Extract each line of the listing that contains the word "water" and copy those lines out unchanged.

### RECORDS TO USE
● ● ●

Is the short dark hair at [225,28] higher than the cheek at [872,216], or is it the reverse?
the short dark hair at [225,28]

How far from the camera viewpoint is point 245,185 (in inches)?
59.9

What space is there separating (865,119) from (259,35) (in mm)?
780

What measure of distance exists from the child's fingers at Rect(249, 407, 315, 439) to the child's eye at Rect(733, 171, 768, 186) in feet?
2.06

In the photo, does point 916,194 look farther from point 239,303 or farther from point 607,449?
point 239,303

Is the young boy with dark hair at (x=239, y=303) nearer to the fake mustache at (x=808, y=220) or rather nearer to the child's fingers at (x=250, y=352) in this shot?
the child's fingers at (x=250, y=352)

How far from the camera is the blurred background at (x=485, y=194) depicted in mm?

● ● ●

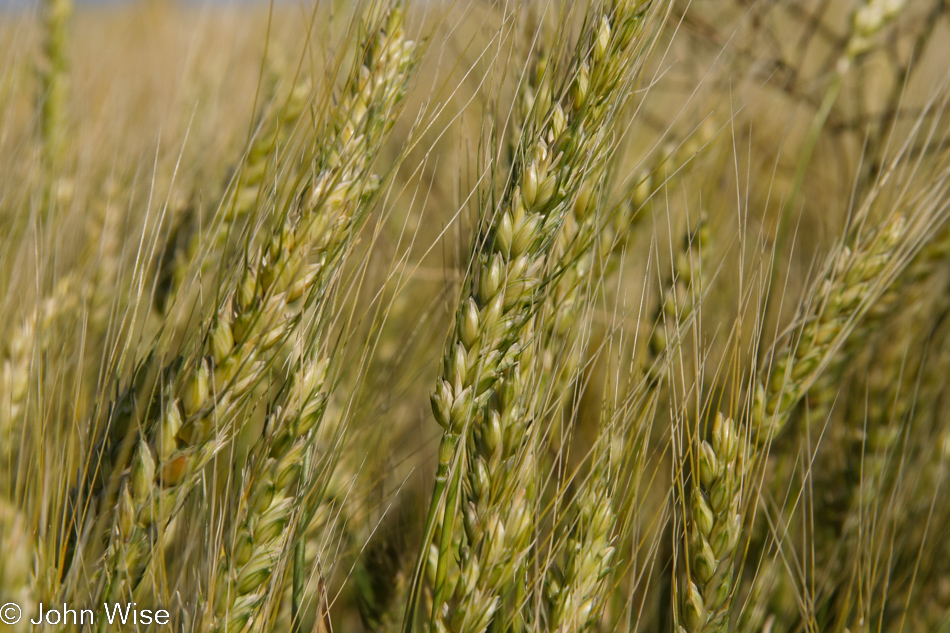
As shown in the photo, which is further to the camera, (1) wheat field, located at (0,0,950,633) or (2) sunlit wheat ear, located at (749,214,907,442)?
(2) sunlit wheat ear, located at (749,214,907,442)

● ● ●

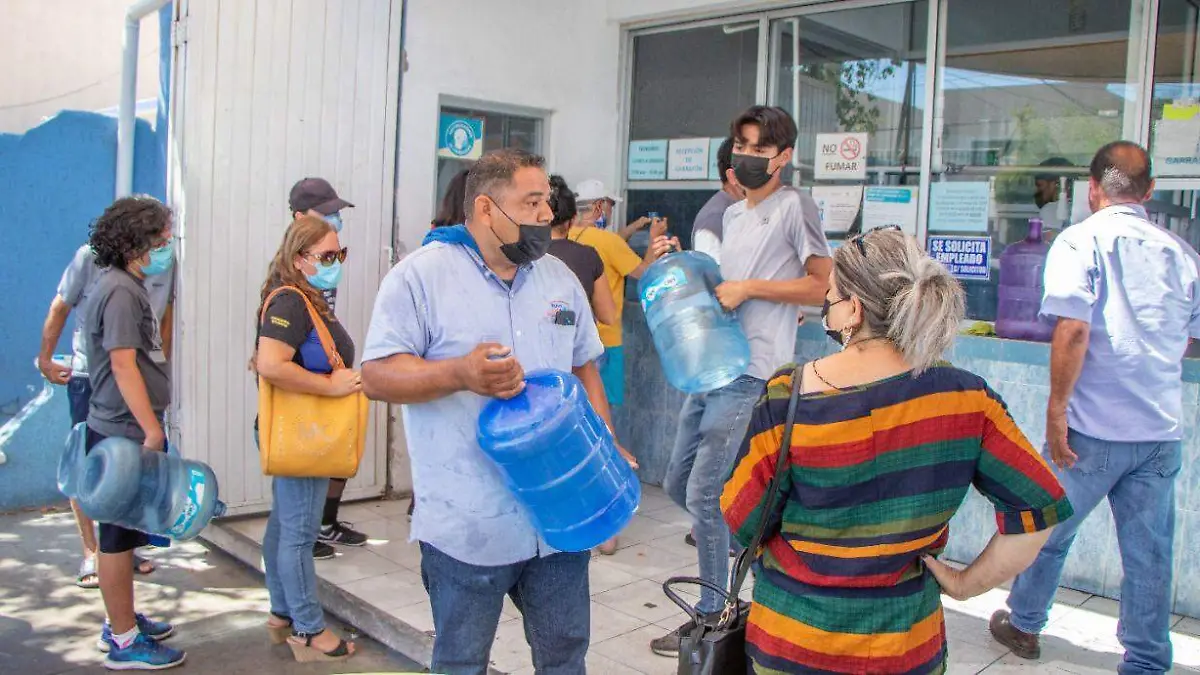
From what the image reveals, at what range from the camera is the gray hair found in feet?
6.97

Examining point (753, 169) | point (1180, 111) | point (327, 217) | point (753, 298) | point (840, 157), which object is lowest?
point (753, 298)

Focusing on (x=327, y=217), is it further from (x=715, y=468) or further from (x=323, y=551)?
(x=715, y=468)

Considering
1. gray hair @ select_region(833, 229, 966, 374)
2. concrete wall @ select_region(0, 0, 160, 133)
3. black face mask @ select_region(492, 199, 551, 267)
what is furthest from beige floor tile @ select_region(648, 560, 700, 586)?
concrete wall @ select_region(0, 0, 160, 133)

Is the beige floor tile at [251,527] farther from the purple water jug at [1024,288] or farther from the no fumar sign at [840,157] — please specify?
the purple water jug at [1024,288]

● ● ●

### EXERCISE ANSWER
Is the beige floor tile at [251,527] farther from the purple water jug at [1024,288] or farther from the no fumar sign at [840,157] — please specify?
the purple water jug at [1024,288]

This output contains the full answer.